▼
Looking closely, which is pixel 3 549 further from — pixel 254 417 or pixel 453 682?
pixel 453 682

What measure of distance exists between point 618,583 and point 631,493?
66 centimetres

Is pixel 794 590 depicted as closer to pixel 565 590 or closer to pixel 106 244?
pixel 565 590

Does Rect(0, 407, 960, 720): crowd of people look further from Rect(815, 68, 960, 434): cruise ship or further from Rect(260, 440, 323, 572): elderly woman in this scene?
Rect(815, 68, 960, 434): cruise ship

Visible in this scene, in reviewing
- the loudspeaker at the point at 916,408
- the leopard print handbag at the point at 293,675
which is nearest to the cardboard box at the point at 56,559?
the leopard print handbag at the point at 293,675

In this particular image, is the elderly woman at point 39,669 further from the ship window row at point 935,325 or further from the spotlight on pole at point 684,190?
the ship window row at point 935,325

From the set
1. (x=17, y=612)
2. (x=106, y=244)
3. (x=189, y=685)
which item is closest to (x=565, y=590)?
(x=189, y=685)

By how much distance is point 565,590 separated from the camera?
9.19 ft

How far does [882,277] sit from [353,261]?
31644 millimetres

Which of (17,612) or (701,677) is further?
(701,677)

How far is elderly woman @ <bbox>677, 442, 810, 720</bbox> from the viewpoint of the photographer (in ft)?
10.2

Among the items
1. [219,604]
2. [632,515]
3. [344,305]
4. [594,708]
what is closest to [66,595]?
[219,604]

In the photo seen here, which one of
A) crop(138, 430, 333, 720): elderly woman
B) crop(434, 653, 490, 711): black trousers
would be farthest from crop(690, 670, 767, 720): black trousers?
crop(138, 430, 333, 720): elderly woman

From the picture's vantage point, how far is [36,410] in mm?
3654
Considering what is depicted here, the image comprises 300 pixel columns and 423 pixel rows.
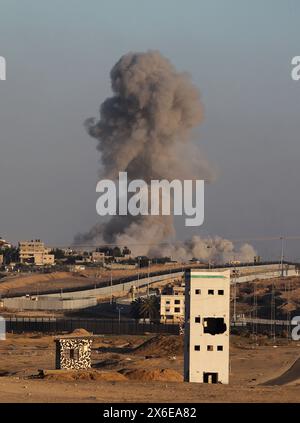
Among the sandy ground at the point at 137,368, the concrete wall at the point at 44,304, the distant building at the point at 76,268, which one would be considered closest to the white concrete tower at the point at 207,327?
the sandy ground at the point at 137,368

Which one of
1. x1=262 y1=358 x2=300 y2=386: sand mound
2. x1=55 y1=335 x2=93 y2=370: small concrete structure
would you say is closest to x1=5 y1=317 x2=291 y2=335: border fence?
x1=262 y1=358 x2=300 y2=386: sand mound

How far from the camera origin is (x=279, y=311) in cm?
10575

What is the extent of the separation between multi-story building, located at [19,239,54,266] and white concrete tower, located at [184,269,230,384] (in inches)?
4408

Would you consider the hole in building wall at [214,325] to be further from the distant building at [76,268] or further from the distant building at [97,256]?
the distant building at [97,256]

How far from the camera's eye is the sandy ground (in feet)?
105

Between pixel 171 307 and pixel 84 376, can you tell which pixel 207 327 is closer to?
pixel 84 376

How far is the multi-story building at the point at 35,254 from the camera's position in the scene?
159625 millimetres

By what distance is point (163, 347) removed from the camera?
64.6 meters

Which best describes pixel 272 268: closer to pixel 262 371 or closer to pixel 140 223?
pixel 140 223

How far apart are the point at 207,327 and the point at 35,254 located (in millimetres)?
118882

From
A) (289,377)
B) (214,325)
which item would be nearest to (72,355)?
(214,325)

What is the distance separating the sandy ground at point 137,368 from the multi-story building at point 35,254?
80056mm

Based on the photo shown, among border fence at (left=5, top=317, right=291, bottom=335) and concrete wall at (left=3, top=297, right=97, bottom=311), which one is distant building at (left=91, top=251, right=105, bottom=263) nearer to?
concrete wall at (left=3, top=297, right=97, bottom=311)
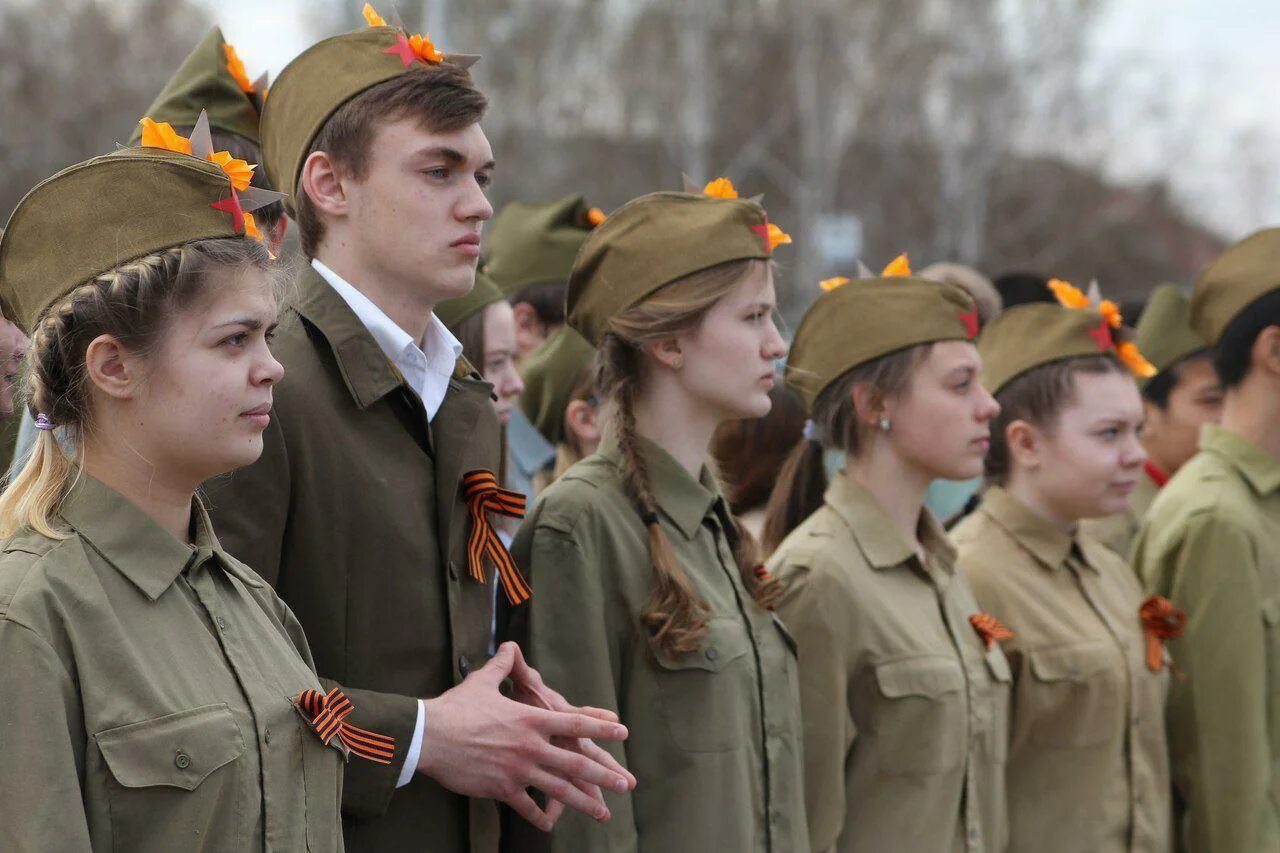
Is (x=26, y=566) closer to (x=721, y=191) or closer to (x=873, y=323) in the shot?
(x=721, y=191)

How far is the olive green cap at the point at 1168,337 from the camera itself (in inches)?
265

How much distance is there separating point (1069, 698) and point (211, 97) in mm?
2907

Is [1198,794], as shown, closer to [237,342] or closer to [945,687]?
[945,687]

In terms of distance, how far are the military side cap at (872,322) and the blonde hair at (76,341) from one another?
235 centimetres

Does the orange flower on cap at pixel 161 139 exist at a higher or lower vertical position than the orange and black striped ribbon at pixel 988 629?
higher

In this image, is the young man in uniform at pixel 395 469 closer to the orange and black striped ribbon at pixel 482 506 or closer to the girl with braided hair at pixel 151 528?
the orange and black striped ribbon at pixel 482 506

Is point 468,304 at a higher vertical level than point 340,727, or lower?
higher

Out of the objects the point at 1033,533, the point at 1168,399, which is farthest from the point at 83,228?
the point at 1168,399

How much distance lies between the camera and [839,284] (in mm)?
4699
▲
Begin at the line containing "How far is the olive" and reproduce each line through the end of the records above.

- [Final answer]
How far is the olive green cap at the point at 1168,337 from the camera itself (in inches)?
265

How much distance is there separating point (1069, 698) and point (211, 97) in mm?
2907

Is [1198,794], as shown, closer to [237,342] or closer to [945,687]?
[945,687]

In terms of distance, how far are the military side cap at (872,322) and the blonde hair at (76,341) from one another?
235 centimetres

Does the orange flower on cap at pixel 161 139 exist at a higher or lower vertical position than the orange and black striped ribbon at pixel 988 629?
higher

In this image, is the young man in uniform at pixel 395 469 closer to the orange and black striped ribbon at pixel 482 506 or closer to the girl with braided hair at pixel 151 528?
the orange and black striped ribbon at pixel 482 506

Is point 468,304 at a higher vertical level than point 340,727, or lower?
higher

Out of the objects the point at 1033,533, the point at 1168,399, which is farthest from the point at 83,228?
the point at 1168,399

How much distance lies between the camera and [839,284] (in mm)?
4699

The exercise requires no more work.